Noah burst into the kitchen, hair a tangled mess, pajama shirt twisted to one side. He ran straight to Ryker and wrapped his arms around his father's legs.
Ryker's whole face changed. He dropped into a crouch, scooped Noah up, and for one second I saw the man he used to be. Present. Engaged. Real.
"Hey, buddy. How'd you sleep?"
"Good." Noah pulled back, eyes bright. "Guess what? Auntie Jade said she can pick me up from school today!"
My chest constricted.
Ryker glanced at me, then back at our son. "We'll see, okay? Mom might be busy."
"But Auntie Jade said—"
"I know what she said." Ryker's voice stayed gentle, but something underneath had gone steel. "We'll figure it out."
Noah nodded, satisfied, and squirmed loose to run for the living room.
Ryker stood slowly. He looked at me over our son's retreating back.
"You're really doing this."
I didn't answer. I didn't have to.
Priya's office smelled like leather and good coffee. The waiting room was empty except for me and a fern someone had forgotten to water.
I sat in the corner chair with my bag on my lap and my hands wrapped around a cold brew I'd bought downstairs and hadn't touched. The straw had bite marks down one side from the Uber ride over.
Her assistant said she could squeeze me in between meetings. Fifteen minutes. That was all I had.
The door opened and Priya appeared. Sharp blazer. Sleek ponytail. Heels that announced her before she did. She crossed the room in three strides and pulled me into a hug that was brief but real, and I hadn't realized how much I needed it until her arms were around me.
"Come on back."
Her office was clean lines and professionalism. Desk. Two chairs. A window overlooking the city. No personal photos. No clutter.
I sat. Opened my bag. Started pulling out what I'd brought.
The fifteen-second Ring clip, saved to a USB drive.
Six weeks of text screenshots between Ryker and Jade, printed and highlighted.
Noah's school incident reports.
The email from his teacher.
Priya didn't interrupt. She read each page, expression shifting from professional to troubled to something I couldn't name. When she set down the last sheet, her face was unreadable.
"These are good records," she said quietly. "Documented, timestamped. The video is fuzzy but it shows a pattern. The texts are concerning."
"Concerning how?"
"The tone. The timing." She leaned back. "Brothers and sisters don't text at eleven PM about whether his wife is asleep. That kind of message suggests an intimacy that crosses normal family lines."
I nodded. My throat hurt.
"Physical relationship?" Priya asked.
"I don't know."
"Suspicions?"
"Strong ones."
She was quiet for a moment. Then she opened a folder on her desk and pulled out a clean sheet of paper.
"If you want to file for divorce, this is enough to establish grounds. Infidelity isn't required in Texas, but it can affect alimony and asset division.

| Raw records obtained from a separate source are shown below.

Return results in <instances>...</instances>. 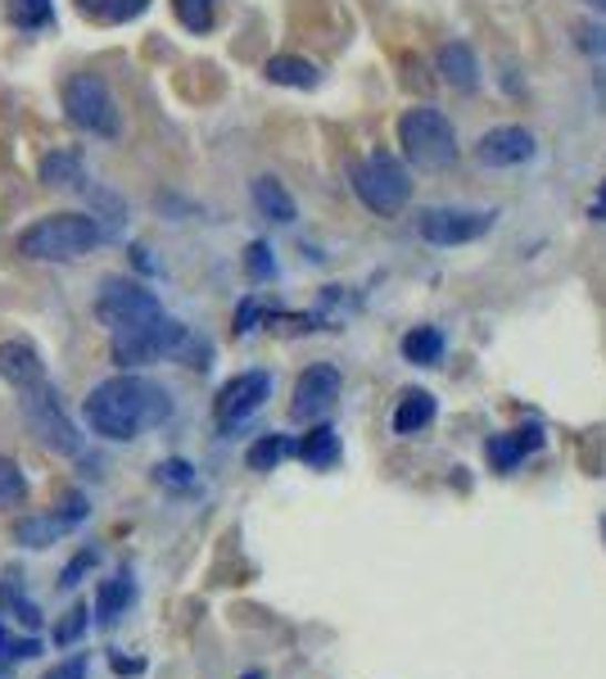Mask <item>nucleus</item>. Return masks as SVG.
<instances>
[{
    "instance_id": "obj_1",
    "label": "nucleus",
    "mask_w": 606,
    "mask_h": 679,
    "mask_svg": "<svg viewBox=\"0 0 606 679\" xmlns=\"http://www.w3.org/2000/svg\"><path fill=\"white\" fill-rule=\"evenodd\" d=\"M168 413H173L168 389L145 381V376H109L86 394V404H82L86 426L100 439H114V444H127L141 430L168 422Z\"/></svg>"
},
{
    "instance_id": "obj_2",
    "label": "nucleus",
    "mask_w": 606,
    "mask_h": 679,
    "mask_svg": "<svg viewBox=\"0 0 606 679\" xmlns=\"http://www.w3.org/2000/svg\"><path fill=\"white\" fill-rule=\"evenodd\" d=\"M100 226L95 217L86 213H50L41 222H32L28 232L19 236V250L28 259H41V263H69V259H82L100 245Z\"/></svg>"
},
{
    "instance_id": "obj_3",
    "label": "nucleus",
    "mask_w": 606,
    "mask_h": 679,
    "mask_svg": "<svg viewBox=\"0 0 606 679\" xmlns=\"http://www.w3.org/2000/svg\"><path fill=\"white\" fill-rule=\"evenodd\" d=\"M399 145L417 168H449L458 159V132L439 109L417 104L399 119Z\"/></svg>"
},
{
    "instance_id": "obj_4",
    "label": "nucleus",
    "mask_w": 606,
    "mask_h": 679,
    "mask_svg": "<svg viewBox=\"0 0 606 679\" xmlns=\"http://www.w3.org/2000/svg\"><path fill=\"white\" fill-rule=\"evenodd\" d=\"M182 345H186V326H182V322H173V317H163V313H154V317L136 322V326L114 331V358H119L123 367L158 363V358L177 354Z\"/></svg>"
},
{
    "instance_id": "obj_5",
    "label": "nucleus",
    "mask_w": 606,
    "mask_h": 679,
    "mask_svg": "<svg viewBox=\"0 0 606 679\" xmlns=\"http://www.w3.org/2000/svg\"><path fill=\"white\" fill-rule=\"evenodd\" d=\"M353 191H358V200H362L371 213H399V209L408 204L412 182H408L403 163H399L394 154L376 150V154H367V159L353 168Z\"/></svg>"
},
{
    "instance_id": "obj_6",
    "label": "nucleus",
    "mask_w": 606,
    "mask_h": 679,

More importantly—" she tapped the screenshot of Jade's message, "—this woman's presence in the home is relevant to custody."
Custody.
The word hit me like a punch.
My mind flashed to Noah's face that morning. His excitement about Auntie Jade. The green dinosaur on his pillow.
"Priya." My voice cracked. "I don't want a war."
"I know."
"I don't want to take Noah from his father. I just—" I swallowed hard. "I want out. I want my son safe. I want my house back."
Priya's expression softened. She reached across the desk and covered my hand with hers.
"Then we build a case that gives you leverage. Not for war—for negotiation. Primary custody? We can ask for it. The house? We can argue for it. Jade out of Noah's life entirely?" She squeezed. "We can make that a condition."
I stared at the papers spread between us. Evidence of a marriage I'd tried so hard to save.
"And if he fights?"
Priya's smile was thin. Not unkind. Sharp.
"Then we remind him that judges don't look kindly on sisters who text married brothers at midnight."
She pulled out a new folder.
"Let's talk about terms."
My heart staggered.
"First," she said, clicking her pen, "Noah's custody arrangement—"
The words blurred.
I sat in her office, staring at papers I couldn't focus on, and felt the ground shift beneath me.
This was happening.
I was really doing this.
And somewhere in a house that used to be mine, another woman was making breakfast for my son while my husband pretended he didn't see a thing.